======== Text shown
Skip to content

feat: Integrate ExoRDF to RDF/RDFS Mapping into SPARQL Triple Store #367

@kitelev

Description

@kitelev

Context & Problem Statement

Background

The triple store currently generates RDF triples for Exocortex assets using custom ExoRDF predicates only. To enable semantic interoperability and SPARQL inference, we need to also generate standard RDF/RDFS vocabulary triples that map ExoRDF concepts to W3C standards.

Current State

  • InMemoryTripleStore generates triples like:
  • No rdfs:subClassOf relationships for class hierarchy
  • No rdfs:subPropertyOf relationships for property hierarchy
  • SPARQL queries cannot use standard RDF/RDFS predicates for inference

Desired State

  • Triple store generates BOTH ExoRDF AND RDF/RDFS triples
  • Class hierarchy triples (ems__Task rdfs:subClassOf exo__Asset, etc.)
  • Property hierarchy triples (exo__Instance_class rdfs:subPropertyOf rdf:type, etc.)
  • SPARQL queries can use rdfs:subClassOf* for transitive class queries
  • Inference support for subclass/subproperty relationships

User Impact

  • SPARQL queries can use standard semantic web predicates
  • Queries like "find all assets" work via rdfs:subClassOf inference
  • Better integration with semantic web tools
  • Future reasoning capabilities (RDFS inference, OWL reasoning)

Acceptance Criteria

Functional Requirements

Given asset with exo__Instance_class property
When triple store generates triples
Then both ExoRDF (exo__Instance_class) and RDF/RDFS (rdf:type) triples are created

Given SPARQL query using rdfs:subClassOf
When querying for all assets via subclass inference
Then results include tasks, projects, areas (all asset subtypes)

Given property with ExoRDF to RDF/RDFS mapping
When triple store initializes
Then generates rdfs:subPropertyOf triple for mapping

Given SPARQL query using rdf:type with rdfs:subClassOf* inference
When querying assets by type hierarchy
Then transitive closure includes all subtypes

Non-Functional Requirements

  • Performance: Triple generation <5ms overhead per asset
  • Memory: Additional triples do not exceed 20% memory increase
  • Compatibility: Existing SPARQL queries still work (backward compatible)

Definition of Done

  • Update InMemoryTripleStore to generate RDF/RDFS vocabulary triples
  • Generate rdfs:subClassOf triples for ExoRDF class hierarchy
  • Generate rdfs:subPropertyOf triples for ExoRDF property mappings
  • Generate rdf:type triples alongside exo__Instance_class
  • Implement SPARQL inference for rdfs:subClassOf (transitive)
================
======== Provided information
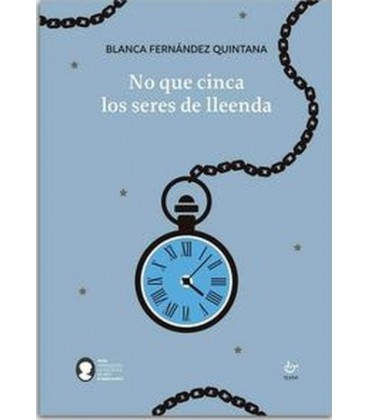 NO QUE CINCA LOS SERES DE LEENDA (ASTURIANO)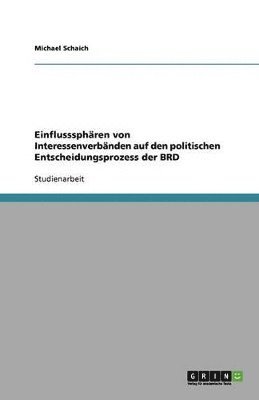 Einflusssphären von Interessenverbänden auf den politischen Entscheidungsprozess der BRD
================
======== Provided information
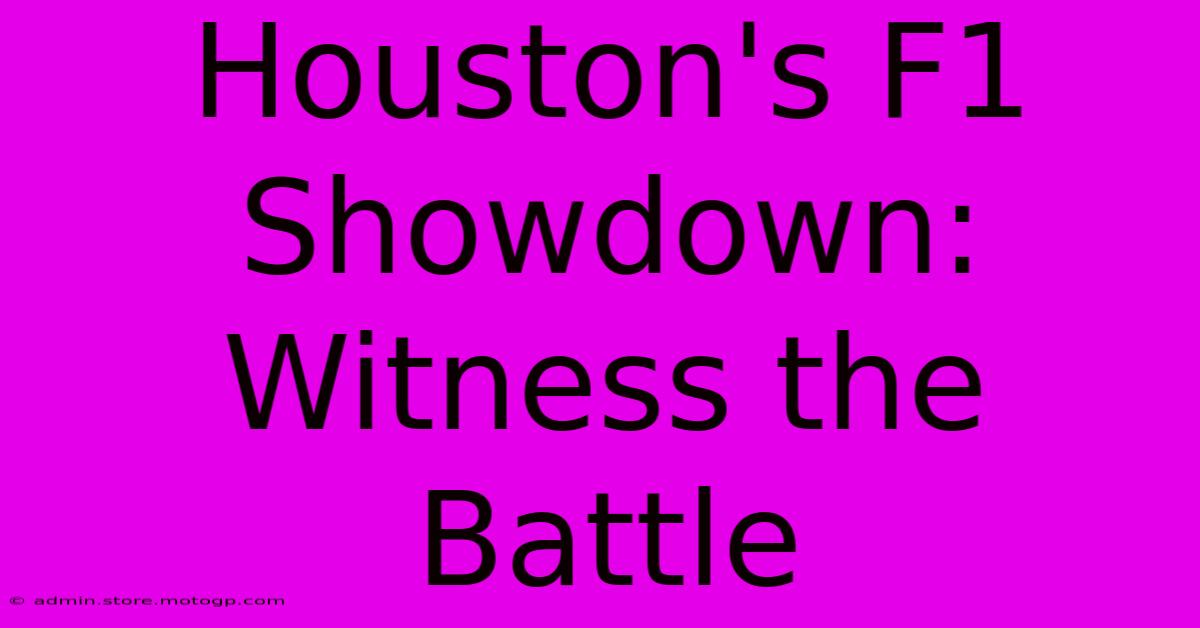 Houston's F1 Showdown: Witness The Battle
================
======== Provided information
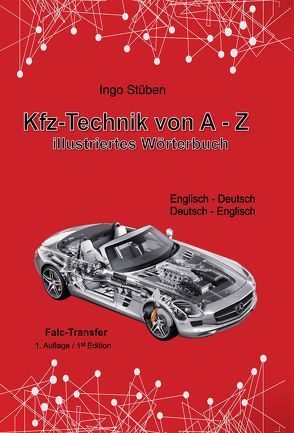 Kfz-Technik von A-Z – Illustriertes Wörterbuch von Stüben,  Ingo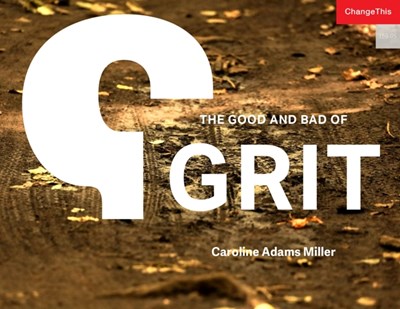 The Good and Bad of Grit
================
▶ **Exercises**:
A. In the ExoRDF mapping issue, what is the maximum memory increase allowed for the additional triples?
B. Extend the ExoRDF mapping issue past its final line.

▶ **Answers to the problems**:
A. 20%

B.
  • Implement SPARQL inference for rdfs:subPropertyOf (transitive)
  • Unit tests for triple generation (>80% coverage)
  • SPARQL query tests using RDF/RDFS predicates
  • Performance tests (triple generation overhead)
  • All existing tests pass (backward compatibility)
  • PR merged to main

Technical Details

Architecture

Affected Layers:

  • Infrastructure (packages/core/src/infrastructure/rdf/)
  • Application (packages/obsidian-plugin/src/application/services/SPARQLApi.ts)
  • Domain (packages/core/src/domain/models/rdf/) - May need inference models

Key Files to Modify:

packages/core/src/infrastructure/rdf/InMemoryTripleStore.ts  # Add RDF/RDFS triple generation
packages/core/src/infrastructure/rdf/RDFVocabularyMapper.ts  # NEW - Mapping logic
packages/obsidian-plugin/src/application/services/ObsidianTripleStore.ts  # Integration
packages/core/src/domain/models/rdf/Namespace.ts  # Ensure RDF/RDFS namespaces exist

Technical Approach

Step 1: Create RDF Vocabulary Mapper

// packages/core/src/infrastructure/rdf/RDFVocabularyMapper.ts

import { Triple, IRI, Literal, Namespace } from "../../domain/models/rdf";

export interface ClassMapping {
  exoClass: string;  // "exo__Asset"
  rdfClass: IRI;     // rdfs:Resource
}

export interface PropertyMapping {
  exoProperty: string;  // "exo__Instance_class"
  rdfProperty: IRI;     // rdf:type
}

export class RDFVocabularyMapper {
  private readonly classMappings: ClassMapping[] = [
    { exoClass: "exo__Asset", rdfClass: Namespace.RDFS.term("Resource") },
    { exoClass: "exo__Class", rdfClass: Namespace.RDFS.term("Class") },
    { exoClass: "exo__Property", rdfClass: Namespace.RDF.term("Property") },
  ];

  private readonly propertyMappings: PropertyMapping[] = [
    { exoProperty: "exo__Asset_isDefinedBy", rdfProperty: Namespace.RDFS.term("isDefinedBy") },
    { exoProperty: "exo__Class_superClass", rdfProperty: Namespace.RDFS.term("subClassOf") },
    { exoProperty: "exo__Instance_class", rdfProperty: Namespace.RDF.term("type") },
    { exoProperty: "exo__Property_range", rdfProperty: Namespace.RDFS.term("range") },
    { exoProperty: "exo__Property_domain", rdfProperty: Namespace.RDFS.term("domain") },
    { exoProperty: "exo__Property_superProperty", rdfProperty: Namespace.RDFS.term("subPropertyOf") },
  ];

  /**
   * Generate rdfs:subClassOf triples for ExoRDF class hierarchy.
   * Example: <ems:Task> rdfs:subClassOf <exo:Asset>
   */
  generateClassHierarchyTriples(): Triple[] {
    const triples: Triple[] = [];

    // ExoRDF class hierarchy (hardcoded for now, could be dynamic later)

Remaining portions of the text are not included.